PYRO-A is a means of separating actinides (elements within the actinide family, generally heavier than U-235) from non-actinides. The spent fuel is placed in an anode basket which is immersed in a molten salt electrolyte. An electric current is applied, causing the uranium metal (or sometimes oxide, depending on the spent fuel) to plate out on a solid metal cathode while the other actinides (and the rare earths) can be absorbed into a liquid cadmium cathode. Many of the fission products (such as caesium, zirconium and strontium) remain in the salt. As alternatives to the molten cadmium electrode it is possible to use a molten bismuth cathode, or a solid aluminium cathode.

As an alternative to electrowinning, the wanted metal can be isolated by using a molten alloy of an electropositive metal and a less reactive metal.

Since the majority of the long term radioactivity, and volume, of spent fuel comes from actinides, removing the actinides produces waste that is more compact, and not nearly as dangerous over the long term. The radioactivity of this waste will then drop to the level of various naturally occurring minerals and ores within a few hundred, rather than thousands of, years.

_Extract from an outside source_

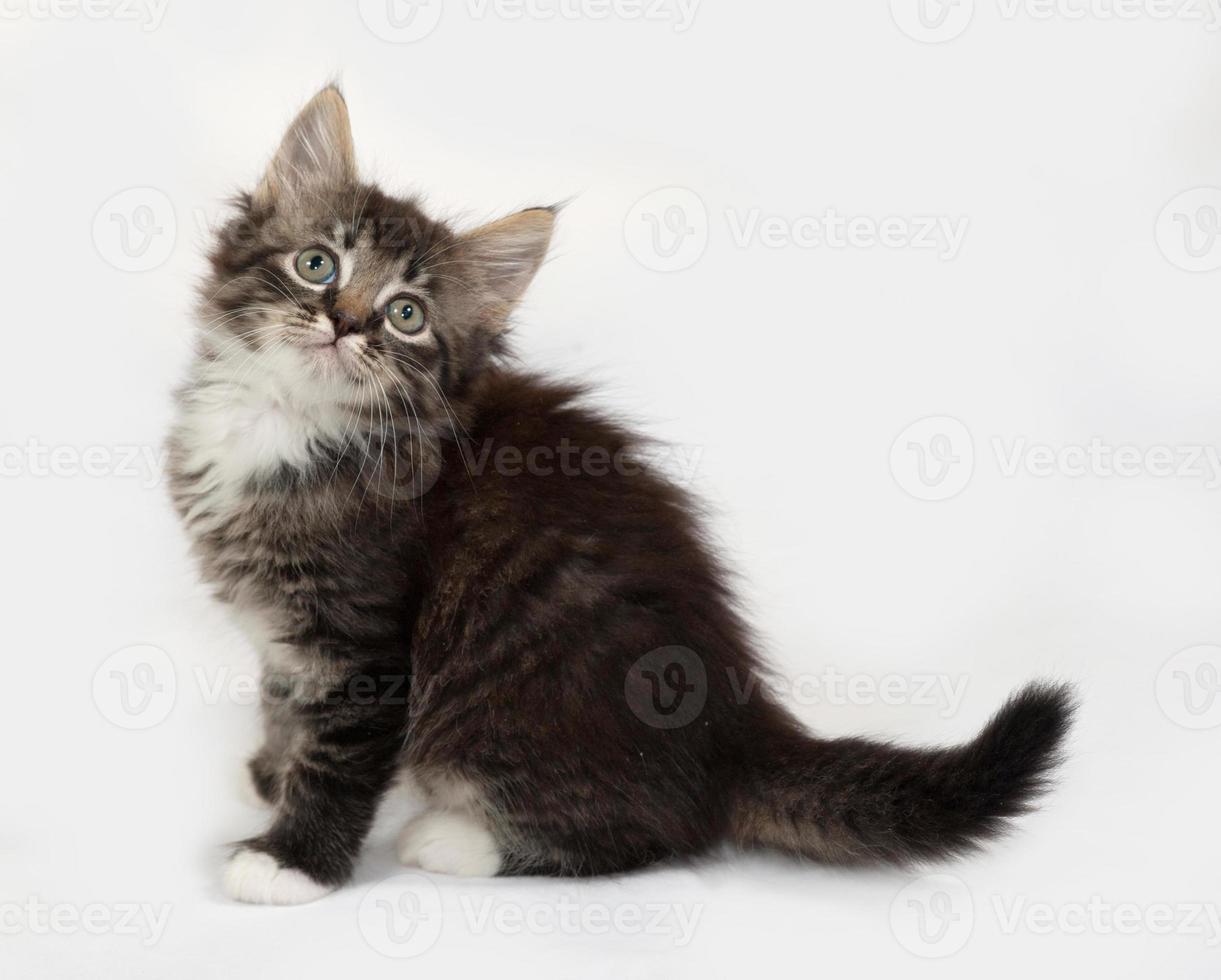 Siberian fluffy tabby and white kitten sitting on gray photo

The mixed actinides produced by pyrometallic processing can be used again as nuclear fuel, as they are virtually all either fissile, or fertile, though many of these materials would require a fast breeder reactor to be burned efficiently. In a thermal neutron spectrum, the concentrations of several heavy actinides (curium-242 and plutonium-240) can become quite high, creating fuel that is substantially different from the usual uranium or mixed uranium-plutonium oxides (MOX) that most current reactors were designed to use.

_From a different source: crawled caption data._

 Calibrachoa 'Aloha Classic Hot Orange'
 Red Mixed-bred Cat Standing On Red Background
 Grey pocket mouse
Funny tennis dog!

Another pyrochemical process, the PYRO-B process, has been developed for the processing and recycling of fuel from a transmuter reactor ( a fast breeder reactor designed to convert transuranic nuclear waste into fission products ). A typical transmuter fuel is free from uranium and contains recovered transuranics in an inert matrix such as metallic zirconium. In the PYRO-B processing of such fuel, an electrorefining step is used to separate the residual transuranic elements from the fission products and recycle the transuranics to the reactor for fissioning. Newly generated technetium and iodine are extracted for incorporation into transmutation targets, and the other fission products are sent to waste.

===Voloxidation===
Voloxidation (for volumetric oxidation or volatile oxidation) involves heating oxide fuel with oxygen, sometimes with alternating oxidation and reduction, or alternating oxidation by ozone to uranium trioxide with decomposition by heating back to triuranium octoxide. A major purpose is to capture tritium as tritiated water vapor before further processing where it would be difficult to retain the tritium. Tritium is a difficult contaminant to remove from aqueous solution, as it cannot be separated from water except by isotope separation. However, tritium is also a valuable product used in industry science and nuclear weapons, so recovery of a stream of hydrogen or water with a high tritium content can make targeted recovery economically worthwhile. Other volatile elements leave the fuel and must be recovered, especially iodine, technetium, and carbon-14. Voloxidation also breaks up the fuel or increases its surface area to enhance penetration of reagents in following reprocessing steps.

==== Advantages ====
- The process is simple and requires no complex machinery or chemicals above and beyond that required in all reprocessing (hot cells, remote handling equipment).
- Products such as krypton-85 or tritium, as well as xenon (whose isotope are either stable, very nearly stable, or quickly decay), can be recovered and sold for use in industry, science or medicine.
- Driving off volatile fission products allows for safer storage in interim storage or deep geological repository.
- Nuclear proliferation risks are low as no separation of plutonium occurs.
- Radioactive material is not chemically mobilized beyond what should be accounted for in long-term storage anyway. Substances that are inert as native elements or oxides remain so.
- The product can be used as fuel in a CANDU reactor or even downblended with similarly treated spent CANDU fuel if too much fissile material is left in the spent fuel.
- The resulting product can be further processed by any of the other processes mentioned above and below. Removal of volatile fission products means that transportation becomes slightly easier compared to spent fuel with damaged or removed cladding.
- All volatile products of concern (while helium will be present in the spent fuel, there won't be any radioactive isotopes of helium) can in principle be recovered in a cold trap cooled by liquid nitrogen (temperature: 77 K or lower). However, this requires significant amounts of cooling to counteract the effect of decay heat from radioactive volatiles like krypton-85. Tritium will be present in the form of tritiated water, which is a solid at the temperature of liquid nitrogen.
- Technetium heptoxide can be removed as a gas by heating above its boiling point of 583.8 K which reduces the issues presented by technetium contamination in processes like fluoride volatility or PUREX; ruthenium tetroxide (gaseous above 129.6 K) can likewise be removed from the spent fuel and recovered for sale or disposal.

====Disadvantages====
- Further processing is needed if the resulting product is to be used for re-enrichment or fabrication of MOX-fuel.
- If volatile fission products escape to the environment this presents a radiation hazard, mostly due to ^{129}I, Tritium and ^{85}Kr. Their safe recovery and storage requires further equipment.
- An oxidizing agent / reducing agent has to be used for reduction/oxidation steps whose recovery can be difficult, energy consuming or both.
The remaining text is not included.